Is Your Website Click-Happy?

Bad website design comes in several forms.mouse-pointer

There’s bad design. In it’s extreme form (now more rarely seen in the wild), this is garish fonts and graphics, scrolling banners, and a home page that is about 15 screens long. I’m gone from these sites in under 5 seconds.

There’s bad layout, where you can’t find what you want, get lost quickly, and can’t see how to get back. If the site looks nice, I can put up with this for 4 to 5 clicks, and then I’m gone.

These mistakes are easy to see and, with the right skills, easy to fix. But there is another type of bad design that is more difficult to recognize and much more difficult to fix.

The click-happy site.

Click-happy sites can be nicely designed and intelligently laid out, but you have to click A LOT to interact with the site.
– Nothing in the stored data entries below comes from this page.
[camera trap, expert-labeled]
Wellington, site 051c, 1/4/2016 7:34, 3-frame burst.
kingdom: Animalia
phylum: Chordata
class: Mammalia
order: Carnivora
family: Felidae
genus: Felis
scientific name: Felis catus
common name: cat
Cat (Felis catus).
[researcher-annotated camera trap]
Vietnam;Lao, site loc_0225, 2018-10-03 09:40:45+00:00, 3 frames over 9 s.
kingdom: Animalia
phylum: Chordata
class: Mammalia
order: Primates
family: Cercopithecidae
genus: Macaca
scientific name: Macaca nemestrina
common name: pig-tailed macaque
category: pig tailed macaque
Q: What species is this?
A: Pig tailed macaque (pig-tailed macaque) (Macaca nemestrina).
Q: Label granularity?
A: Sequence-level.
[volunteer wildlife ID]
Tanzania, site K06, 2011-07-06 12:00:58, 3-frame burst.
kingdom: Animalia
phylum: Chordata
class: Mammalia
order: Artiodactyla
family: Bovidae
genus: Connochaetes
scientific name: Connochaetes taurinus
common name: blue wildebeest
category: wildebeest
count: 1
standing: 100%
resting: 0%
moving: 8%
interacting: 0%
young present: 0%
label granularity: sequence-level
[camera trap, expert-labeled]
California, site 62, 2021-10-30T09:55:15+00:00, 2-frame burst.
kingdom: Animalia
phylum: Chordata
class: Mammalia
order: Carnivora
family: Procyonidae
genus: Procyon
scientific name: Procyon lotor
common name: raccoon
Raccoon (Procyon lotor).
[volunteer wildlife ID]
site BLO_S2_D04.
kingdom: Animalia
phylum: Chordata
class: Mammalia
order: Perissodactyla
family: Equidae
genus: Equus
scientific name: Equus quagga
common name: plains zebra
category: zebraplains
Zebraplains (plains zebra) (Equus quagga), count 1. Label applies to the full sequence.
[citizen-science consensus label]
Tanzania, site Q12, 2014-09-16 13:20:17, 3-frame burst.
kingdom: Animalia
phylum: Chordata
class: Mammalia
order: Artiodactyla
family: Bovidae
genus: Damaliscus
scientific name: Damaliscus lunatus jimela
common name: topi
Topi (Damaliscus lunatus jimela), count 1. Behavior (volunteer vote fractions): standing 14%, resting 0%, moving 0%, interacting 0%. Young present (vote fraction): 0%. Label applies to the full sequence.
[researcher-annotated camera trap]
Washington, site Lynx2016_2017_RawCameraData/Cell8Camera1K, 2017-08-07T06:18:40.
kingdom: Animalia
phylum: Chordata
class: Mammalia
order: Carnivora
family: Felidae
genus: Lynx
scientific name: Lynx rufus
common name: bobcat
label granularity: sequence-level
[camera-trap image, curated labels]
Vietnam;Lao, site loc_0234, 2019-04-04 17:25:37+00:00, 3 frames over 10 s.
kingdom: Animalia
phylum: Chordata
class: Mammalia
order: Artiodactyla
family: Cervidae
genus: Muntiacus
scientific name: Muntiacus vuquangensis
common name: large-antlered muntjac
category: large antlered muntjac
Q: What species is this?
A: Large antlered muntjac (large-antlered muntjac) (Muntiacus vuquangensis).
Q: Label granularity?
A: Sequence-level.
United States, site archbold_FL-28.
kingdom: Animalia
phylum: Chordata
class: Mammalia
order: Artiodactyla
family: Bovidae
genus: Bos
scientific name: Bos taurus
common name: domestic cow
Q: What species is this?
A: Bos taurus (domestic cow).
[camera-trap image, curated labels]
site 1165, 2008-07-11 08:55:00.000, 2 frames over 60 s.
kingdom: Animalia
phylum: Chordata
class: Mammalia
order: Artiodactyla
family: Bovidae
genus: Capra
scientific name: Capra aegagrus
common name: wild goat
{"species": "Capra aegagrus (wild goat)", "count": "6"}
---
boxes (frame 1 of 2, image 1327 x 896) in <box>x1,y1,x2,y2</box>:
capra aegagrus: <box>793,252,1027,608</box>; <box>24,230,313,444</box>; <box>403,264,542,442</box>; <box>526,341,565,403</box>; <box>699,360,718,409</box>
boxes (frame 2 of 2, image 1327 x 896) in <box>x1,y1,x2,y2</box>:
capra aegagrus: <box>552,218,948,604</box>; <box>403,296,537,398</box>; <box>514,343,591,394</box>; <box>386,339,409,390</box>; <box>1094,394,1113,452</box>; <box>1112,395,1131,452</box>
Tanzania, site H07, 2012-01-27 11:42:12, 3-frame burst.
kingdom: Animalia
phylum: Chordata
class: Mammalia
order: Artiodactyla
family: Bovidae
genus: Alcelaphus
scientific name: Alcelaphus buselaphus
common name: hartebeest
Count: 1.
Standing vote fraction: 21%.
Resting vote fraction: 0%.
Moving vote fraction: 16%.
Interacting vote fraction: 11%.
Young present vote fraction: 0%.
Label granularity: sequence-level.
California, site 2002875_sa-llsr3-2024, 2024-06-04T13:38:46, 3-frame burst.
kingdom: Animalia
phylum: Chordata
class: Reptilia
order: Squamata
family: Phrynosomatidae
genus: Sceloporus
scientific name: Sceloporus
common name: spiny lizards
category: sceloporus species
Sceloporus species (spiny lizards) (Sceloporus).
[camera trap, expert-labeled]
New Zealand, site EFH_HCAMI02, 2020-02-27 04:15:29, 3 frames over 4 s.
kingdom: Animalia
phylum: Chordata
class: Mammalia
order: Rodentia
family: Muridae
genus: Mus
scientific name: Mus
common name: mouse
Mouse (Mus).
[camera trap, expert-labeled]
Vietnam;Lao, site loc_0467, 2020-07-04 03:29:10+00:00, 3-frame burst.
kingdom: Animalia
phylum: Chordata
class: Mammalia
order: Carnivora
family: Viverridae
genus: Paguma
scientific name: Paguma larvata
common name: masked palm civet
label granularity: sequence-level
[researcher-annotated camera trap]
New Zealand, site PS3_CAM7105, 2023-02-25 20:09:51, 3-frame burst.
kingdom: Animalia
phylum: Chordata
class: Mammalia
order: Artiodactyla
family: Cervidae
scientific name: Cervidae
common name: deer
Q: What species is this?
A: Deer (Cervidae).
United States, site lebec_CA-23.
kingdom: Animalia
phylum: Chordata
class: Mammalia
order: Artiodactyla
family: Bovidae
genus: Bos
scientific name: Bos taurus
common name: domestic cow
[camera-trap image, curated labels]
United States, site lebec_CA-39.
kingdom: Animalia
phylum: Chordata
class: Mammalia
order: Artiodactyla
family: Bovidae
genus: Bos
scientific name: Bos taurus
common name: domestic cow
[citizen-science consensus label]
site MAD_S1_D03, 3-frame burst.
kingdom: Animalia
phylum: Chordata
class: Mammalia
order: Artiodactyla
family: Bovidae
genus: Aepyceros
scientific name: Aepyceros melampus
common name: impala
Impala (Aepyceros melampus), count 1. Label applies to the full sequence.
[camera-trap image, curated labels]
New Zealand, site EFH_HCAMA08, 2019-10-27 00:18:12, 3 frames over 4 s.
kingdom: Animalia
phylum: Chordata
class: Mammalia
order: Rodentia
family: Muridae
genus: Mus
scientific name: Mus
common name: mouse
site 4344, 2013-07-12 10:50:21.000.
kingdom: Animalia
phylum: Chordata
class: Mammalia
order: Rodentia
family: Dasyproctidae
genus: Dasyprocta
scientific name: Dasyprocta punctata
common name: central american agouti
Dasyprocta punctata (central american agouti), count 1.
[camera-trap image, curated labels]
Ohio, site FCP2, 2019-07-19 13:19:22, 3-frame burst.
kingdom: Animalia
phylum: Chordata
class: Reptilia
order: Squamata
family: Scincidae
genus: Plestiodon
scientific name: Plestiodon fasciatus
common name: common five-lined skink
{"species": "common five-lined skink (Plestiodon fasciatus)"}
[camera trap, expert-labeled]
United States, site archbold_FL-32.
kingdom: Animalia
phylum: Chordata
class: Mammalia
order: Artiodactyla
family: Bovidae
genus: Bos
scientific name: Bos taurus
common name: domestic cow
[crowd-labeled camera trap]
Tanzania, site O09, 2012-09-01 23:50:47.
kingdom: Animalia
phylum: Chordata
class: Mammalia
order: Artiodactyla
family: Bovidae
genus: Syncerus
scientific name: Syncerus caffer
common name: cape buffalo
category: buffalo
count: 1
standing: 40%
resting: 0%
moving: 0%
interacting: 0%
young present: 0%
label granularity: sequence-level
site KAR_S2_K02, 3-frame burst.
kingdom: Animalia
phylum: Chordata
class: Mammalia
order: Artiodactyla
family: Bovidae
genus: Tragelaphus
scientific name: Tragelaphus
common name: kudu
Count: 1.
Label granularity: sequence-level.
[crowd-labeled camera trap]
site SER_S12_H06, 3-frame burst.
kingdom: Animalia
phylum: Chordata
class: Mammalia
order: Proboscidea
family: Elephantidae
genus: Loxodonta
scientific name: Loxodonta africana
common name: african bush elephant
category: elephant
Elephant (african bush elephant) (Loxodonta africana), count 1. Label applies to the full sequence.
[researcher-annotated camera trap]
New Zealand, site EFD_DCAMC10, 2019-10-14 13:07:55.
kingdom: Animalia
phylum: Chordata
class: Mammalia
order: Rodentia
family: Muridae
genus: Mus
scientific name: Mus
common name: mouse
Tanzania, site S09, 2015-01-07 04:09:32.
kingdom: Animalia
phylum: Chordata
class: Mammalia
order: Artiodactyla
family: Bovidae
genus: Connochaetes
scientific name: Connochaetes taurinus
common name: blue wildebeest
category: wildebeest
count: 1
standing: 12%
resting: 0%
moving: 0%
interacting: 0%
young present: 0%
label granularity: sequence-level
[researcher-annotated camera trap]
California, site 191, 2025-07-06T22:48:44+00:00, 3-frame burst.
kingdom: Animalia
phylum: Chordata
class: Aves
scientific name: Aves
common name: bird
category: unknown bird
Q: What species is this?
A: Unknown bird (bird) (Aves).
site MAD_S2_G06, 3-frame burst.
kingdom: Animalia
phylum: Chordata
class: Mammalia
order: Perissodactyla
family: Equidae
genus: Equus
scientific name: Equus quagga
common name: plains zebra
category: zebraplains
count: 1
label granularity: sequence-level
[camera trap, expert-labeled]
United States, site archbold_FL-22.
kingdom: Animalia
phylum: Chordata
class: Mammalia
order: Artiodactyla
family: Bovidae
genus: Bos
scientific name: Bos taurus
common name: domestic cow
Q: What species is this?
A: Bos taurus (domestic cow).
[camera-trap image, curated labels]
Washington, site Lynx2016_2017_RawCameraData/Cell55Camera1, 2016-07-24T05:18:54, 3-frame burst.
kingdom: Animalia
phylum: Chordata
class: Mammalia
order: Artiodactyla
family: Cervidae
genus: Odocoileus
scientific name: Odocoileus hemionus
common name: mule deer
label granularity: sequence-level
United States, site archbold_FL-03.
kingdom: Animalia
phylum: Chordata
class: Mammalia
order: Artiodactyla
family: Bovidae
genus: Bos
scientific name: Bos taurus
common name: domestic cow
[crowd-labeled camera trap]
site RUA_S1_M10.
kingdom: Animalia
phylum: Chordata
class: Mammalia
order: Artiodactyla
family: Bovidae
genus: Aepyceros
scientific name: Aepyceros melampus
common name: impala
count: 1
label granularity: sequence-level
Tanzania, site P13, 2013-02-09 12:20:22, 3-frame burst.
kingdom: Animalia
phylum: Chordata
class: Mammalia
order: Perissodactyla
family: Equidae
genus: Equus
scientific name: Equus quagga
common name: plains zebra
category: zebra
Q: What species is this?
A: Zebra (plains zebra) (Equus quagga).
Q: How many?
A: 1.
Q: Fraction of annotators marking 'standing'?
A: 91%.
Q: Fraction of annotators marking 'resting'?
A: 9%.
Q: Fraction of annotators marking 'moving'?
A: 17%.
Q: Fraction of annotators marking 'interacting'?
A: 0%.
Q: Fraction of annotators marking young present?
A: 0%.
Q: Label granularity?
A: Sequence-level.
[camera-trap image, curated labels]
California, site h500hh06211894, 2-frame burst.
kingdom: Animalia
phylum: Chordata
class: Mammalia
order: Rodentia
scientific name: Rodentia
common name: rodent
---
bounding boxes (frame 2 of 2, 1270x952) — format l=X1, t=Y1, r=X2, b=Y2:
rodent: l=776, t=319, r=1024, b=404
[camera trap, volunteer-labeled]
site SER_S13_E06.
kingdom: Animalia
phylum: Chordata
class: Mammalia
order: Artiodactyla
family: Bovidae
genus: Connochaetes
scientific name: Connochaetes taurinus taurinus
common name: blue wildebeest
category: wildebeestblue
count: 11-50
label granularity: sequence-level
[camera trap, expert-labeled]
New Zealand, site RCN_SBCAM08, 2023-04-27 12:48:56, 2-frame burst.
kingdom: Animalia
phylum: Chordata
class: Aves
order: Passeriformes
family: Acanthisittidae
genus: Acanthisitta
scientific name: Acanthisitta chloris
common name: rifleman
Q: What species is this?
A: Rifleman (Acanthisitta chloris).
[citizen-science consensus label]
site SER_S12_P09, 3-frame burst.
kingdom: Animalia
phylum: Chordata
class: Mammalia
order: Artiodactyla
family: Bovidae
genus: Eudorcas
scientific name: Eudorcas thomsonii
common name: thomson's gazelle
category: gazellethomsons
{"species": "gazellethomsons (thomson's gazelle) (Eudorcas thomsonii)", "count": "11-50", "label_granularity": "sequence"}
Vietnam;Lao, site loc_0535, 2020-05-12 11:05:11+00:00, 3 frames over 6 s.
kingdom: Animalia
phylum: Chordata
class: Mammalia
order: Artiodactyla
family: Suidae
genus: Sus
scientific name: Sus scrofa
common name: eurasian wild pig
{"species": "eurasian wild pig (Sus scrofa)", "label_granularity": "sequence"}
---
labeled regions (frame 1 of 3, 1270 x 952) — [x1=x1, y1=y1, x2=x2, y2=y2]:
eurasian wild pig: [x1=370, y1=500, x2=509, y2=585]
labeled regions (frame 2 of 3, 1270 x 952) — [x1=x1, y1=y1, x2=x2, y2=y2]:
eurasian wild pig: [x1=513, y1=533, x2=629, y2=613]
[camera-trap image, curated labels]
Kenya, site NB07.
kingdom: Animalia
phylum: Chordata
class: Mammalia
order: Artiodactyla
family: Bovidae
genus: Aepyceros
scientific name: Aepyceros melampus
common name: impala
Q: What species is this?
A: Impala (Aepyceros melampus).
Being click-happy is most noticeable in sites you come back to over and over again, like webmail.

I have a Hotmail account I use for sites that force me to verify an email address (so they can send their unwanted newsletters to an account I rarely read). Hotmail is click-happy.

Open message <click>. Open reply <click>. Send reply <click>. Move to <click> a folder <click>.

We’ve learned to put up with click-happy sites, but better ways have emerged. Coding languages like AJAX allow webpages to change without refreshing the entire page, and allow a more fluid and intimate user experience.

I love this little experiment that pushes this idea to the limit (and it’s even 2+ years old): http://dontclick.it/

Hover-over actions, mouse-motions, click and drag–there are many ways available to designers and developers to invite visitor interaction with your site.

Certainly you can go overboard. A browsing experience should be intuitive, which means clicking will still be the norm for “normal” sites . But the right dose of pleasantly surprising moments from other forms of interaction can leave a powerful impression with visitors of a business that is savvy and eager to help.

Know any websites that put this type of interaction to good use?